Brontekst:
....

Professorale Propaganda
(Diane Keaton heeft niets met Professorale Propaganda te maken. Foto AP)
Dat de wetenschap, met name de gammawetenschap, wordt uitgewoond: ach, dat weten we al een tijdje. Maar het is nuttig als je af en toe weer eens met je neus op de feiten wordt gedrukt. Bijvoorbeeld als je noodgedwongen zoiets als een inaugurele rede bijwoont. Ik zal tijd en plaats met de mantel der liefde (en een zeker opportunisme) bedekken. Per slot is het slechts een symptoom van wat in de sociologie algemeen gebruik is. Het was een slaapverwekkend mengsel van beleidsjargon, verhullend taalgebruik en humanistisch-christelijke waardenleer.
Het onderwerp was hongersnood. Oh nee, sorry, “ongelijkheid in voedingszekerheid”. En dat in het Engels natuurlijk, maar dat zal ik u besparen. En op wereldschaal, want het is verplicht dat wij hier wetenschap (en politiek) bedrijven voor de armen, onderdrukten en achtergestelden van de hele wereld. Er wordt al “sociologisch onderzoek” naar deze ongelijkheid gedaan maar duidelijk nog niet genoeg als we een dergelijke rede als agenda-bepalend mogen opvatten.

....

Gegevens:
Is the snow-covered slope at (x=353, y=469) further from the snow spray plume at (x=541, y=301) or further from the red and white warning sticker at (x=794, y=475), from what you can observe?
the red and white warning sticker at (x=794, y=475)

....

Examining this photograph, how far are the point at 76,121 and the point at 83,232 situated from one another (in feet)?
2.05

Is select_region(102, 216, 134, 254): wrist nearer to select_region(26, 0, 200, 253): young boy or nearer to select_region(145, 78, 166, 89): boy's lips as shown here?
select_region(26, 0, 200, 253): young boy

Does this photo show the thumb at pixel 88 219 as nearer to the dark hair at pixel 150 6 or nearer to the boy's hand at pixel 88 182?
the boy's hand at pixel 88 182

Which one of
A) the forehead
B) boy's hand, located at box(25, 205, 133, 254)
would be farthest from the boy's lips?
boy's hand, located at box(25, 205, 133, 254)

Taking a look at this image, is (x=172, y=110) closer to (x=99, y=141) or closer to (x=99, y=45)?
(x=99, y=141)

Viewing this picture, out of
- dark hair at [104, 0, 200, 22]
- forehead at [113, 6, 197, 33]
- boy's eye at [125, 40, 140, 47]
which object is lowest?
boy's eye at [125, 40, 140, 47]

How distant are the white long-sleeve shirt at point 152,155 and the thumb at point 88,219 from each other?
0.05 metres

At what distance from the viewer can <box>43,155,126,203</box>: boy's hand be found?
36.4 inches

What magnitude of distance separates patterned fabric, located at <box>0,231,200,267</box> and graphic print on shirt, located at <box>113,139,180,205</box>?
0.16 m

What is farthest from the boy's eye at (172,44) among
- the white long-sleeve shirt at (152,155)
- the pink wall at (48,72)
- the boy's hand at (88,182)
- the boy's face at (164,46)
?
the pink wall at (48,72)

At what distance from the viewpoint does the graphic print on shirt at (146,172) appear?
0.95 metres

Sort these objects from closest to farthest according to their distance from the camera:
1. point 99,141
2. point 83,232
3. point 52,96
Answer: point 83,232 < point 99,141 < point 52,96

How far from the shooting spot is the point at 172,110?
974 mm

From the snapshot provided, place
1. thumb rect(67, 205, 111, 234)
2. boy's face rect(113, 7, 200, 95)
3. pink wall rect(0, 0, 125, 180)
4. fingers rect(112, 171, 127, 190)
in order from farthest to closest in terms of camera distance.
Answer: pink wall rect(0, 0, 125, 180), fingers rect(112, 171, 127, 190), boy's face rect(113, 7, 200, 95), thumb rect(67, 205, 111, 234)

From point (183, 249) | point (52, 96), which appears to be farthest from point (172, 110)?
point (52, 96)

....

Opdracht 1: Geef bij elke uitspraak aan of die klopt met de brontekst. Antwoord met ja of nee en citeer de woorden uit de tekst die de doorslag geven. (a) De rede werd in het Engels gehouden. (b) De schrijver vertelt waar en wanneer de rede was. (c) Diane Keaton heeft met Professorale Propaganda te maken.
Opdracht 2: Schrijf het stuk van de brontekst over tussen "Dat de wetenschap, met" en "en humanistisch-christelijke waardenleer.", beide meegerekend.
Opdracht 3: Noem alle dingen waaruit volgens de brontekst het slaapverwekkende mengsel van de rede bestond.

Antwoord 1:
(a) Ja: "En dat in het Engels natuurlijk"
(b) Nee: "Ik zal tijd en plaats met de mantel der liefde (en een zeker opportunisme) bedekken."
(c) Nee: "Diane Keaton heeft niets met Professorale Propaganda te maken."

Antwoord 2:
Dat de wetenschap, met name de gammawetenschap, wordt uitgewoond: ach, dat weten we al een tijdje. Maar het is nuttig als je af en toe weer eens met je neus op de feiten wordt gedrukt. Bijvoorbeeld als je noodgedwongen zoiets als een inaugurele rede bijwoont. Ik zal tijd en plaats met de mantel der liefde (en een zeker opportunisme) bedekken. Per slot is het slechts een symptoom van wat in de sociologie algemeen gebruik is. Het was een slaapverwekkend mengsel van beleidsjargon, verhullend taalgebruik en humanistisch-christelijke waardenleer.

Antwoord 3:
beleidsjargon
verhullend taalgebruik
humanistisch-christelijke waardenleer